Andrian dan Tari menaiki lift berdua setelah Lita menghilang dari pandangan mereka. Di lantai tiga kantor itu, hanya ada tiga ruangan. Dua di antaranya ditempati Tari dan Andrian serta satu ruangan untuk rapat. Gadis itu sengaja membuang muka agar tidak bertatapan dengan atasannya.

"Kenapa wajahmu seperti itu, Tar?" tanya Andrian menyadari ada yang aneh dengan sekretarisnya.

"Kenapa, Pak? Saya biasa saja," jawab Tari malas. Rasa hormat yang dia miliki pada Andrian mendadak musnah.

"Oh, apa karena kamu melihat kami berciuman tadi?" kata Andrian percaya diri. "Wajar kami melakukannya. Saya dan Lita itu sudah menikah. Jadi, nggak masalah, 'kan?" Kedua tangannya dimasukkan ke saku celana, punggungnya disandarkan pada dinding, sedangkan kaki kirinya disilangkan. Andrian berkata dengan santai tanpa rasa bersalah sama sekali.

"Maaf, saya lancang, Pak. Kemesraan dengan pasangan itu memang wajar dan wajib dilakukan kerena berpahala, tetapi sengaja mempertontonkan hal itu di depan umum merupakan perbuatan mungkar. Apa Bapak tahu tentang hal itu?" Tari menatap Andrian dengan berani.

Tawa Andrian pecah seketika. "Kamu mengatakan ini, nggak sedang dalam keadaan cemburu, 'kan?" Satu kakinya dia gunakan untuk mengunci pergerakan kaki Tari. "Apa kamu juga mau merasakannya? Bagaimana kalau kita sedikit bersenang-senang?"

Tari menutup mukanya dengan kedua tangan. "Jangan sembarangan, Pak! Saya bukanlah Ibu Lita," jeritnya.

"Kenapa dengan Lita?" Tatapan Andrian tajam menghunus keberanian Tari. "Apa ada yang salah dengan dia?"

Tari mendorong tubuh Andrian. "Ya, salah!

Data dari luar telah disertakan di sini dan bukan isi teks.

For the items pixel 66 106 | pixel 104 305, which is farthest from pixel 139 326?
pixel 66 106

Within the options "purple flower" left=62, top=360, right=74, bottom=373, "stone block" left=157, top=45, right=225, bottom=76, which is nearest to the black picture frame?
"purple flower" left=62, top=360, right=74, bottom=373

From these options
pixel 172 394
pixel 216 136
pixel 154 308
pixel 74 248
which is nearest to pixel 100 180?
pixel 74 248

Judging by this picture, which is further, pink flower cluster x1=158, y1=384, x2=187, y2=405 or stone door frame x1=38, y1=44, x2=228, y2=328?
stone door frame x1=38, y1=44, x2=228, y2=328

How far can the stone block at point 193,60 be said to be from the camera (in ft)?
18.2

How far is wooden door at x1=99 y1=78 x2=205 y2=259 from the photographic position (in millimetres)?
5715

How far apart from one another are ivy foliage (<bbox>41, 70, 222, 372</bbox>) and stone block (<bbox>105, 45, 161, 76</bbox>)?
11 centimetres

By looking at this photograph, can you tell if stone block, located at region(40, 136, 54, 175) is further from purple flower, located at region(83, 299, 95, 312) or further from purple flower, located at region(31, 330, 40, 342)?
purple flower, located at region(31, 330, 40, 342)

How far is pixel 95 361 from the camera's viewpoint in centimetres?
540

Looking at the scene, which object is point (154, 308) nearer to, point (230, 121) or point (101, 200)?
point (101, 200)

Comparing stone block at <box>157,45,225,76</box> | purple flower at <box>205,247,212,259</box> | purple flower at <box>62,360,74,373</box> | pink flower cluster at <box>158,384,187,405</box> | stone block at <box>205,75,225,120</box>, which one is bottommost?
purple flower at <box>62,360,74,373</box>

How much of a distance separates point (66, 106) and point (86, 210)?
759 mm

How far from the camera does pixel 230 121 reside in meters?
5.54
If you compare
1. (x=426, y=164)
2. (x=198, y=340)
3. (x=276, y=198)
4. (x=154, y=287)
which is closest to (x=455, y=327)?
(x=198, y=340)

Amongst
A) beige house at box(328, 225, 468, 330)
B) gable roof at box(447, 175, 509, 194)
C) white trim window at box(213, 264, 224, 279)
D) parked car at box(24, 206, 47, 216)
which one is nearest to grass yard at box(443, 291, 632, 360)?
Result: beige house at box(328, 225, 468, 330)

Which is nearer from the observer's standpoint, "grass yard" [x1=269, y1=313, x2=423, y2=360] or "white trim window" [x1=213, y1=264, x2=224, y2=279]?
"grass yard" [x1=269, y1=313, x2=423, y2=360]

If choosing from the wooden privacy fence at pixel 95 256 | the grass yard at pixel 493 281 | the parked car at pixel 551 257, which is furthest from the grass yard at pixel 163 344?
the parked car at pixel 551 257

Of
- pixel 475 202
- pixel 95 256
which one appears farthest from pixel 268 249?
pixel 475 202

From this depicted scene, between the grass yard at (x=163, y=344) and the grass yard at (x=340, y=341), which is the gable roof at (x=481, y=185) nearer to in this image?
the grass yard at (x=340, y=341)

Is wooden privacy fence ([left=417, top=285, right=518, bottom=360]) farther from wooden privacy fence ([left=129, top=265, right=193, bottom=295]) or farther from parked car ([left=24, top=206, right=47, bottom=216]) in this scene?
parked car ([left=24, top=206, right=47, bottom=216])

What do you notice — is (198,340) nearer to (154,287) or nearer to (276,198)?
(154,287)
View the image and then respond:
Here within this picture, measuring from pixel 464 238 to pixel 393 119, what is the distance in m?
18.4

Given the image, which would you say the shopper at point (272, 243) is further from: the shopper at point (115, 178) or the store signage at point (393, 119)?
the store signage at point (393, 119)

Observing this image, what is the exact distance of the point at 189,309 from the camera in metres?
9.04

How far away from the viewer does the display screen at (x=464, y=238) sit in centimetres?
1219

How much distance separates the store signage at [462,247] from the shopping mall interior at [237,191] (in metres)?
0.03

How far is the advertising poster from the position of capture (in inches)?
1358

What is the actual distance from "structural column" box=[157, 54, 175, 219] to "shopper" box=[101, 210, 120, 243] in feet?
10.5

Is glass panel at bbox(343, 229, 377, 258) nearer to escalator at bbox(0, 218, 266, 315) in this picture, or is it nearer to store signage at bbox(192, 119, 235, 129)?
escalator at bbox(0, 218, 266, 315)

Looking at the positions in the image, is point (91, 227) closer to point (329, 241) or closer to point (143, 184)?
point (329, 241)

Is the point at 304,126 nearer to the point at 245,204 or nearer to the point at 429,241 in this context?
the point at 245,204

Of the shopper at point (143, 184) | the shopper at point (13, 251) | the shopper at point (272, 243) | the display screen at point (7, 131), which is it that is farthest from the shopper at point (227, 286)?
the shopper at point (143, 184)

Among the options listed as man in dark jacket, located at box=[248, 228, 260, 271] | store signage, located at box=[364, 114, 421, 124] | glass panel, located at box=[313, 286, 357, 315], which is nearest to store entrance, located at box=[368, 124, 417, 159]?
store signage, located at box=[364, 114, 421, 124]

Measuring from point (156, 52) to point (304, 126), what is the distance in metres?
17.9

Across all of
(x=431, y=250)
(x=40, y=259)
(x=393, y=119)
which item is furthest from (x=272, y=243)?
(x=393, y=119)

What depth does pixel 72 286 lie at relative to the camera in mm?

Pernahkah Anda berpikir? Bagaimana hati Ibu Nina saat melihat Anda bermesraan seperti tadi? Satu hal lagi, jangan samakan saya dengan istri kedua Anda!"

Andri terdiam, seakan mengingat sesuatu. "Shiit!" umpatnya keras, "apa kamu bertemu dengan istri saya?"

Denting suara lif berbunyi, menandakan bahwa tujuan mereka telah sampai. Tari tak menggubris pertanyaan bosnya, dia segera keluar dari dalam kotak persegi itu. Biarlah Andrian mencari jawaban sendiri atas semuanya.

***

Andrian mondar-mandir di ruangannya, berkali-kali dia mencoba menghubungi Nina. Namun, sang istri tak juga mau menjawab panggilannya. Ada ketakutan dalam dirinya, apalagi terngiang perkataan Tari tadi.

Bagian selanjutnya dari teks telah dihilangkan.